Calls for Transparency Around Government Data Requests
When Senator Wyden’s staff contacted Apple and Google as part of their investigation into foreign governments obtaining Americans’ push notification information, the tech giants confirmed receiving such requests but said they were barred from publicly disclosing details.
Wyden is now urging the Department of Justice to repeal or modify policies preventing transparency around government push notification data demands. In his letter to Attorney General Garland, Wyden wrote:
“Apple and Google should be permitted to be transparent about the legal demands they receive, particularly from foreign governments…These companies should be permitted to generally reveal whether they have been compelled to facilitate this surveillance practice, to publish aggregate statistics about the number of demands they receive, and unless temporarily gagged by a court, to notify specific customers about demands for their data.”

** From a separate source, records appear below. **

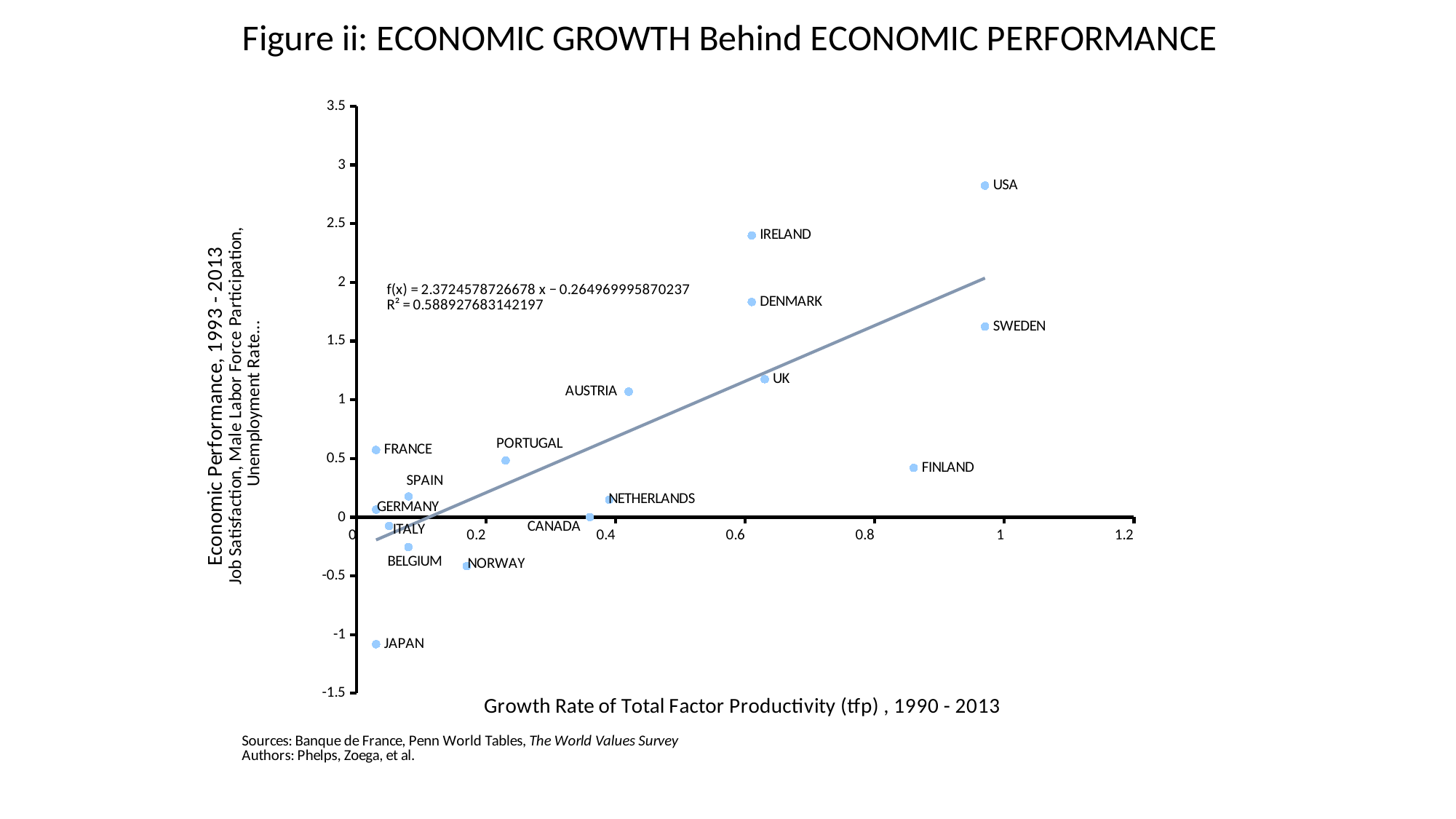
Is the economic performance value for USA greater or less than 2.5? greater What kind of chart is shown on the slide? Scatter chart Is the economic performance value for Ireland greater or less than 2? greater How many countries are plotted as points on the chart? 17 What R² value is printed on the chart for the fitted line? 0.588927683142197 Which country has the lowest economic performance value on the chart? Japan Is the growth rate of total factor productivity for Finland greater or less than 0.8? greater Does the fitted trend line rise or fall as the growth rate of total factor productivity increases? Rises Which has the higher economic performance value, Norway or Japan? Norway Which country has the highest economic performance value on the chart? USA Which has the higher economic performance value, Ireland or Denmark? Ireland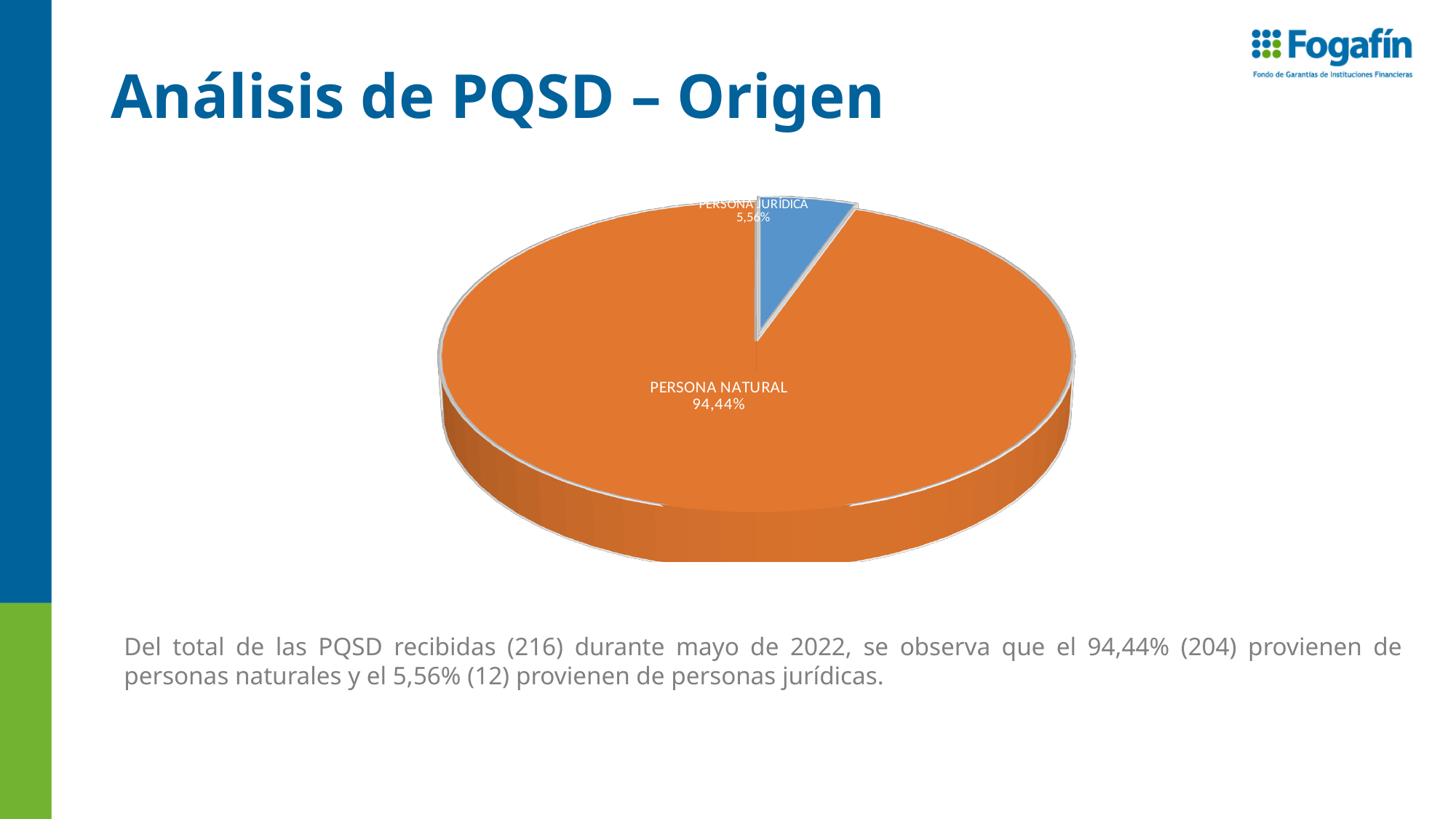
What colour is the PERSONA JURÍDICA slice? blue What kind of chart is shown on the slide? pie chart What share of the pie does PERSONA NATURAL represent? 94,44% What is the difference in percentage points between PERSONA NATURAL and PERSONA JURÍDICA? 88,88 What colour is the PERSONA NATURAL slice? orange Which is larger, the slice for PERSONA NATURAL or the slice for PERSONA JURÍDICA? PERSONA NATURAL How many slices does the pie chart have? 2 What share of the pie does PERSONA JURÍDICA represent? 5,56% Which category has the largest slice of the pie? PERSONA NATURAL Which category has the smallest slice of the pie? PERSONA JURÍDICA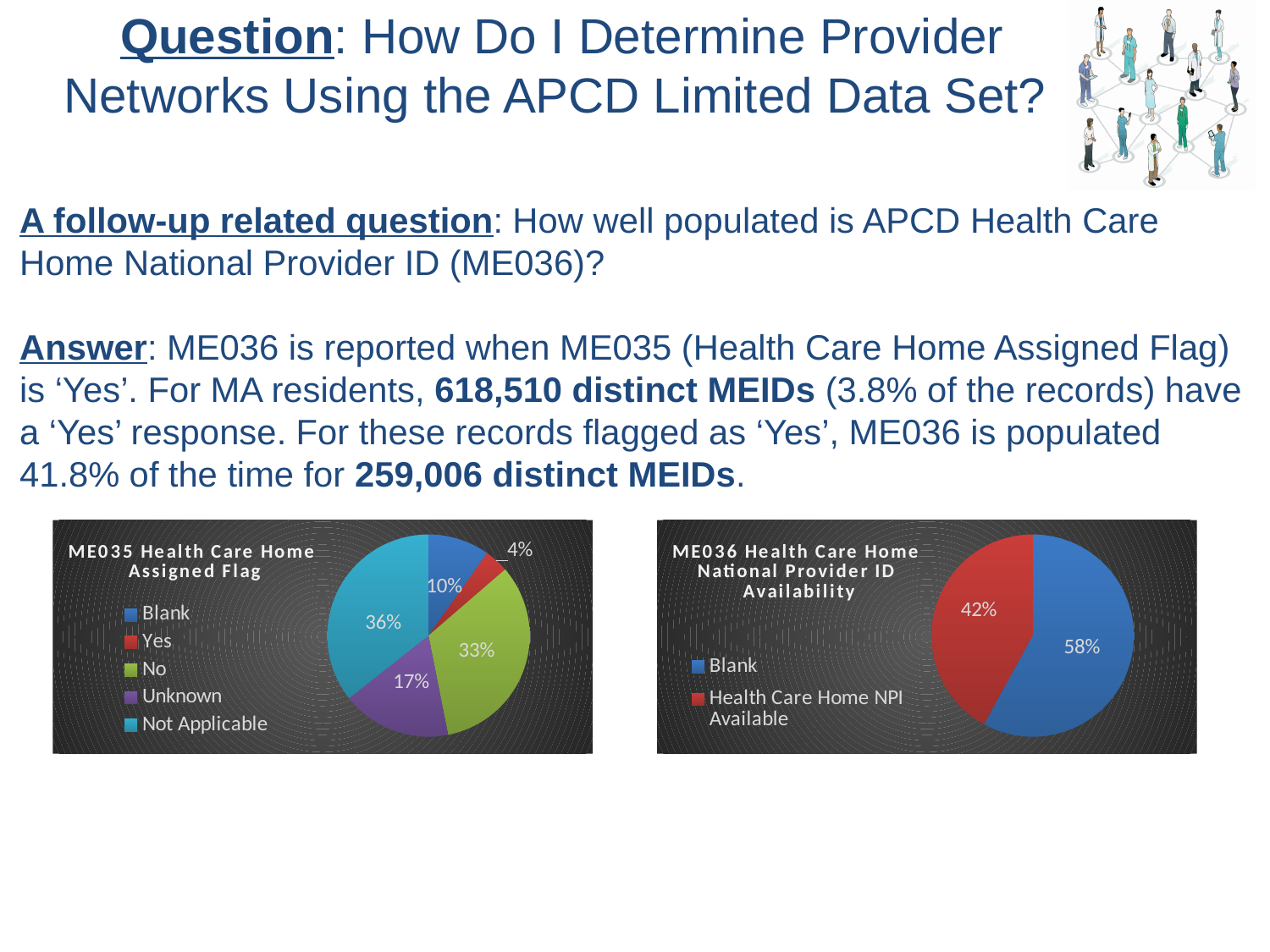
In the ME036 Health Care Home National Provider ID Availability chart, what percentage is 'Blank'? 58% What type of chart is the ME036 Health Care Home National Provider ID Availability chart? Pie chart In the ME035 Health Care Home Assigned Flag chart, what percentage is labelled for 'Yes'? 4% In the ME035 Health Care Home Assigned Flag chart, what percentage is shown for 'No'? 33% In the ME035 Health Care Home Assigned Flag chart, which is larger, 'Blank' or 'Unknown'? Unknown In the ME035 Health Care Home Assigned Flag chart, which category has the largest slice? Not Applicable In the ME036 Health Care Home National Provider ID Availability chart, what share is 'Health Care Home NPI Available'? 42% How many categories does the legend of the ME035 Health Care Home Assigned Flag chart list? 5 In the ME035 Health Care Home Assigned Flag chart, what is the difference between the 'No' and 'Unknown' percentages? 16% In the ME036 Health Care Home National Provider ID Availability chart, what colour is the 'Blank' slice? Blue In the ME035 Health Care Home Assigned Flag chart, what share of the pie is 'Not Applicable'? 36% In the ME035 Health Care Home Assigned Flag chart, which category has the smallest slice? Yes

Greater transparency would allow Apple, Google and app developers to alert users if their push notification information has been compromised. It would also help inform the public on the scope of surveillance overreach impacting smartphone technologies.
Unchecked, access to push notification logs at scale poses tremendous risks to civil liberties and personal freedoms. And without transparency around what data is being accessed and by whom, citizens are unable to give informed consent.
Wyden’s revelation that foreign governments are already exploiting iPhone and Android push notifications for spying purposes makes clear the urgent need to act before abuse becomes more rampant. As he concluded in his letter:
“Individuals cannot consent to surveillance they do not know about, and so I urge you to immediately clarify the rules…so that Americans can fully understand the extent to which their data is vulnerable to foreign government demands.”
In surfacing concerning cases of foreign push notification spying, Senator Ron Wyden has brought welcome attention to significant privacy issues in the smartphone era. His calls for transparency from both government and Big Tech reflect responsible leadership to counter unchecked surveillance overreach.
Americans have a right to understand exactly what personal data is being accessed and how it is being used. Wyden’s actions represent an important first step toward securing informed user consent and ensuring platforms like iPhones and Androids do not become enablers of mass rights violations by intelligence agencies and authoritarian regimes abroad.
The outcomes of his appeal to the Department of Justice — whether in the form of modified transparency rules, public reports on data demands or even notification systems for impacted users — now bears monitoring. One thing is clear: revelation of foreign governments exploiting push notification metadata provides urgent motivation to act.